Why Bryce Harper, Manny Machado are likely to become highest-paid athletes
21st December 2018

As Manny Machado and Bryce Harper offer their wares on baseball’s open market, both are a decent bet to exceed the existing plateau for largest contract among North America’s major sports leagues. 

With multiple teams ultimately expected to bid on the 26-year-old superstars, they should surpass Alex Rodriguez’s $275 million deal signed a decade ago with the New York Yankees, the biggest among free agents. And at least one of them should exceed the overall contract standard currently held by Giancarlo Stanton, the Yankee outfielder who signed a 13-year, $325 million extension as a member of the Miami Marlins in 2014.

Yet even though Major League Baseball does not have a salary cap, unlike its counterparts in the NFL and NBA, its chokehold on salary dominance among the three leagues is wobbling, as revenues boom in the NBA and a relative sense of austerity ripples through baseball.

The state of play could conceivably impact the future of Kyler Murray, who for now is on track to join Bo Jackson as one of just three men to win a Heisman Trophy and play in the major leagues.

In all three leagues, the system has tipped in favor of superstars, perhaps too far. And perhaps not surprisingly, the NFL and MLB are gearing up for potential labor strife when their respective collective bargaining agreements expire in 2020 and 2021.

In baseball, that means taking a hard look at a luxury tax that used to be a barrier in name only, but in recent years has served as a de facto cap even for revenue monsters like the Yankees and Los Angeles Dodgers.

“If it was merely a profit-taking dynamic, I think you’ll see dramatic changes in the (free agent) system, you’ll see dramatic changes in the CBA,” agent Scott Boras said at baseball’s winter meetings, an event largely devoid of action as many teams remain in re-tooling, rather than competitive mode. “We have to get a system that rewards teams for doing things better than most.”

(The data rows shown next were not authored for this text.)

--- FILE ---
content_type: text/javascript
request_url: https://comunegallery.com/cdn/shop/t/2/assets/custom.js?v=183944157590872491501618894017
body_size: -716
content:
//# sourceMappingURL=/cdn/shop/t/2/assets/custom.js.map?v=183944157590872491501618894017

NFL, NBA closing in on bigger numbers

Weep not for baseball: With annual revenues in excess of $11 billion and an average salary of $4.52 million, no one’s going broke. Yet the advantage afforded its players by the sport’s cap-less landscape appears to be narrowing.

The NFL’s CBA stipulates that players receive between 47% and 48.5% of total revenue – which last year was estimated at $14 billion.

In the NBA, players receive 50% of revenues, which in 2017 totaled an estimated $7.4 billion – a staggering 25% year-over-year leap as cash from massive TV deals flows into the coffers.

Minus a salary cap, percentage of revenue in baseball is not a collectively bargained item, though it is a number watched closely by both sides. Data released from MLB earlier this year to The Ringer indicates player revenue share has hovered between 48.5% and 51.2% the past eight seasons, echoing previous analyses.

It’s a significant drop from virtually unchecked salary growth that, according to multiple analyses, peaked in 2003, when players were estimated to receive about 60% of revenues.

In 2002, a work stoppage was narrowly averted when players and owners hammered out a CBA that for the first time included the luxury tax and revenue sharing. That served to cut into player revenue share over the next decade, and it’s largely settled in near the 50-50 mark since.

The upshot in recent years? Virtually no growth in the average salary.

MLB players on opening-day rosters received just a 1% bump in 2018, according to salary data obtained by USA TODAY Sports. Salaries jumped 14% from 2015 to 2016, but just 3% overall since then, even as revenue from massive local and national TV contracts and a one-time $50 million payout per team from MLB Advanced Media kicked in.

A record 130 players earned at least $10 million in 2018, up from 107 in 2016, an indication that the squeeze has come at the end of rosters, where teams are favoring minimum-wage rookies over veterans. As the current off-season unfolds, the MLB Players Association, which questioned teams' lack of spending during the 2017 free agent market, declined to comment for this story.